My unfortunate journey from Athens to Bulgaria
I wanted to take a bus to Bulgaria, but somehow - this continues to mystify me - I ended up gawking at the Athens train station instead. Damn. My previous experiences with trains - particularly those involving Bulgaria - have been tremendously unpleasant. Cross my fingers and hope (not) to die? Or be stranded somewhere completely random? or miss my stop? or lose all my possessions? or find myself victim of a cigarette raid??? I wanted out of sprawling, stressful Athens, so I took my chances.
Indian-style, I fought my way onto my car as a throng of over-eagers mobbed the doors. The hot outdoor athens air was suddenly cool - I'd just boarded a big aluminum baked potato. Within the first twenty minutes, I was soaked completely and suffering from prickly-heat. Luckily, I only had 15 more hours to go.
The air - aside from being impossibly oppressive - was ripe with body odor and mutiny. We were packed solid, and no one was happy about it, so the unfortunate steward was accosted by a slew of old women and macho men regarding the non-functional air-con. When he appeared to admit his impotence, arguments erupted between passengers - babies were screaming, teenagers teasing, old ladies hollering at their seatmates. I tossed a toy at some children to keep them from pestering me. Instead, i was sighted as a sucker and they swooped down upon me...a baby nearby even slobbered all over my newly-purchased Greek worry beads. To keep from looking revolted (I'm no good with children!!), I watched the teenagers next to me downing rakia and whiskey. They were irritatingly good-natured, but I had to laugh as they belted out boy-band tunes...NSYNC's "Bye Bye Bye", and Backstreet Boys' "I want it that way" really never sounded so good. As a complement, a Tanzanian nearby taught them a little bit of Sinatra. At least, I thought, there's entertainment in hell.

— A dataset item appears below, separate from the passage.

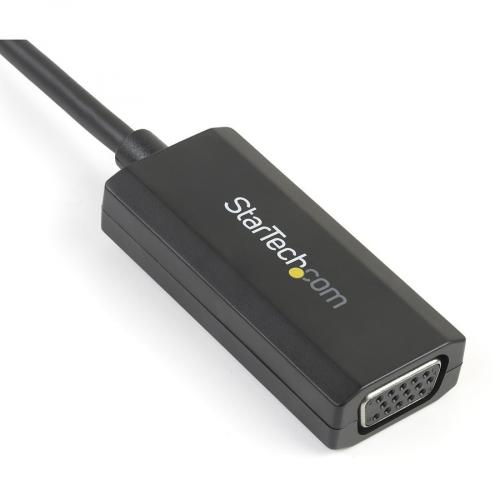StarTech.com USB 3.0 To VGA Video Adapter With On Board Driver Installation   1920x1200 Alternate-Image2/500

My seatmate was somehow intrigued by me, and we began to chat about my work. "Not many people are willing to do what you do," he said, "you are performing the work of God - have you been saved?" Oh dear. I was sitting next to a Greek Jehovah's Witness. No joke. We chatted for a while about why I'm going to hell for being unsaved - though he was much kinder than I thought he would be - until I decided to feign sleep instead of screaming.
My fake slumber seemed to dull him, as he disappeared when the train broke down shortly after. I had two hours to suck in fresh air while we waited...by some merciful miracle, the air conditioning worked when we re-boarded. The cool air enlivened the car, and a middle-aged albanian (capable of the most noxious odors) even took to groping my leg. (but not before spilling his whiskey all over my lap.) I nearly cried in relief when we arrived in Thessaloniki - three hours late. Then, I nearly cried again when I found I missed my connection to Bulgaria and had to sleep in the station until the next train in the morning. And then, I did manage to squeeze out a tear when the station guards tried to kick us stranded few to the street. "You can't sleep here! Station closed!" It was two in the morning. "But where are we supposed to go! We can't just wander the streets!" We said, it was if the last fiber of our patience and stamina had been swiftly severed. "It is not our problem!" they retorted. But it was a big problem for a solo American female.
In the end, they allowed us to be locked in a small downstairs waiting room. "Eat, bathroom now. We open door at 6 am." They didn't want us to steal anything. Steal what? I don't know. I probably would have done it though, out of spite. I squeezed in a few hours of sleep before being herded back to the surface of the world and catching my train to Bulgaria. I'd decided to stay in Sandanski - a city close to the border - and find a bus from there. Due to complete exhaustion, I stayed the night - arriving in Sofia three days after leaving Athens. I was filthy and smelly enough rival the albanian, but completely thrilled to be back to the familiar. Oh Bulgaria, how I missed you. Oh Bulgaria, I'll never take a train to/from/around or near you ever, ever again.